NORRISTOWN — A former Berks County police officer accused of shoplifting groceries on two occasions from a West Pottsgrove store wants separate trials on the charges.
Former Amity Township Police Officer Glenn James Oesterling, through his lawyer Adam Sager, filed papers in Montgomery County Court on Wednesday asking a judge to sever the two cases under which he faces charges of retail theft and receiving stolen property in connection with shoplifting incidents at the Upland Square Giant store in June 2013.
The first incident allegedly occurred June 12 and Oesterling was charged with a summary retail theft charge, based on the amount of the alleged theft, goods valued at $38.04. A summary offense is similar to a traffic citation. The second alleged shoplifting incident occurred June 18 and allegedly involved items valued at $296.35, for which Oesterling faces more serious misdemeanor charges of retail theft and receiving stolen property.
Sager maintained folding the alleged incidents into one trial would be prejudicial to Oesterling. Specifically, Sager argued that if a jury hears about two alleged incidents it may be “inappropriately persuaded that there was a common factor or a common practice” and would influence their decision regarding Oesterling’s guilt or innocence.
“(Oesterling) asserts that he will be highly prejudiced if a jury would hear both offenses since there is no link or nexus between the two incidents and that the witnesses, on behalf of the commonwealth, would be different individuals,” Sager wrote in court papers.
A judge could consider the severance request and could schedule a trial as early as next week.
Oesterling, a 12-year veteran corporal of the police force who was fired by Amity Township supervisors last year, remains free on bail pending trial. Oesterling potentially faces two to four years in prison if convicted of the charges.
Assistant District Attorney Heather Hines is prosecuting the case.
With the charges, authorities alleged Oesterling walked out of the Upland Square Giant on both June 12 and June 18 without paying for merchandise he placed into blue, reusable shopping bags in the shopping cart he was pushing.

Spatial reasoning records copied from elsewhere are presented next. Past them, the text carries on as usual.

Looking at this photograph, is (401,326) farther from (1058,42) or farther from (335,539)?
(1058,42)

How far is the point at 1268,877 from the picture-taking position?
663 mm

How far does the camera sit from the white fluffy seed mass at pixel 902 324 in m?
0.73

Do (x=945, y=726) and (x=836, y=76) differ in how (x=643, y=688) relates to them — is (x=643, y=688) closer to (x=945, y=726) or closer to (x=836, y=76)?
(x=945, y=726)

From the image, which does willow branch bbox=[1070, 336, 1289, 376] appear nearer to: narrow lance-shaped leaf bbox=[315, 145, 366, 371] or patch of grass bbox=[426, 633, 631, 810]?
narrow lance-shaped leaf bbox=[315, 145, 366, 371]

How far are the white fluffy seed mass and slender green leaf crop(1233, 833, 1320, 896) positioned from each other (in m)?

According to a criminal complaint, a loss prevention officer with Giant observed a man leave the store on June 12 without paying for six items worth $38.04 in the reusable bags.

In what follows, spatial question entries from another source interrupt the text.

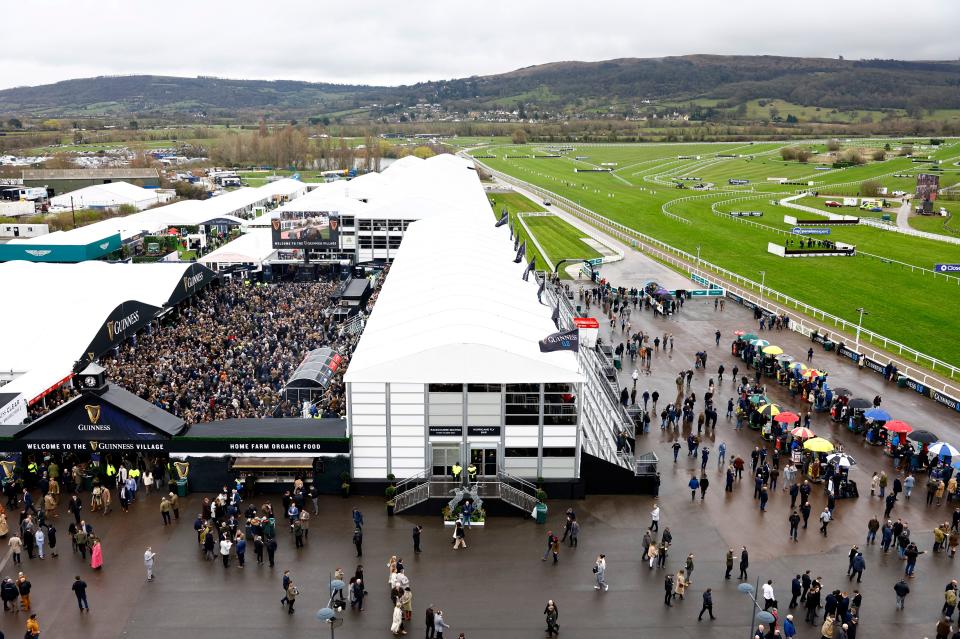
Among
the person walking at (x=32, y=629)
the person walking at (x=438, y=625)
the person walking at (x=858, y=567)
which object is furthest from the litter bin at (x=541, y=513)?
the person walking at (x=32, y=629)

The loss prevention officer used store surveillance footage to confirm what the items were and that the man bypassed all points of sale, according to the criminal complaint. In the footage, the suspect was observed pushing a shopping cart with a child’s car attachment on the front and three small children riding on the cart in different positions, according to court papers.
Following that incident, the loss prevention officer printed photos of the man and “placed them in the office for review by other loss prevention officers,” according to the criminal complaint filed by West Pottsgrove Police Officer Joseph Ray Buchert.

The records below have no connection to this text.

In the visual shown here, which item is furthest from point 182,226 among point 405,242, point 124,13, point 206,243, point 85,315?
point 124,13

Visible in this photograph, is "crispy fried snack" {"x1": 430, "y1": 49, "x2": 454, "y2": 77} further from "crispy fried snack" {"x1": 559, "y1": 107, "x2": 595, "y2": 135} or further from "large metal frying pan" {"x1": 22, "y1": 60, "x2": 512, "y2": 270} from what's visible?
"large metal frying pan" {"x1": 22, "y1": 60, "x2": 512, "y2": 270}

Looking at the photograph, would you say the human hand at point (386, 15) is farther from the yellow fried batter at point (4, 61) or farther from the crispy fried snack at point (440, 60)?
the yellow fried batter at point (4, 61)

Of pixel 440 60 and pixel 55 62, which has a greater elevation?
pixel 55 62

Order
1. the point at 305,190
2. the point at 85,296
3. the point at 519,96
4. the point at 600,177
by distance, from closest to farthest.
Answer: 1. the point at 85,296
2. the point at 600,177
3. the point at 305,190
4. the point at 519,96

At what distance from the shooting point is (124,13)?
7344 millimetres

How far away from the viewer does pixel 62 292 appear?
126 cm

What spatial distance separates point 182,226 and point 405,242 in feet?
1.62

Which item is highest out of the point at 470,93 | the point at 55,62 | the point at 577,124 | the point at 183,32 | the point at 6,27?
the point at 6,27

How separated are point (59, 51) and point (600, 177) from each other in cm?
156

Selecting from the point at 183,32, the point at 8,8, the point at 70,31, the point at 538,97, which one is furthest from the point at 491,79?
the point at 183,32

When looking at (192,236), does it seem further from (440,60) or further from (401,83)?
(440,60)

Almost a week later, on June 18, another loss prevention officer observed a man, matching the description of the person captured in the June 12 photos, enter the store. The man was pushing a cart with the same three children in the same type of cart with blue reusable grocery bags, court papers alleged.
The loss prevention officer followed the man, later identified as Oesterling, around the store as he allegedly placed items into the reusable bags.
After moving toward the service desk, “the defendant then bypassed all points of sale and then exited the store,” the loss prevention officer told police, according to authorities.
The loss prevention officer stopped Oesterling in the store vestibule, where “the defendant then identified himself as a ‘cop,’” according to the complaint.
West Pottsgrove Police responded and the loss prevention officer alleged there were 53 store items totaling $296.35 in Oesterling’s possession.
Oesterling was charged by West Pottsgrove police in July in connection with the two alleged incidents of retail theft and initially was suspended from the Amity police force without pay. However, late last year, the township supervisors unanimously voted to fire Oesterling.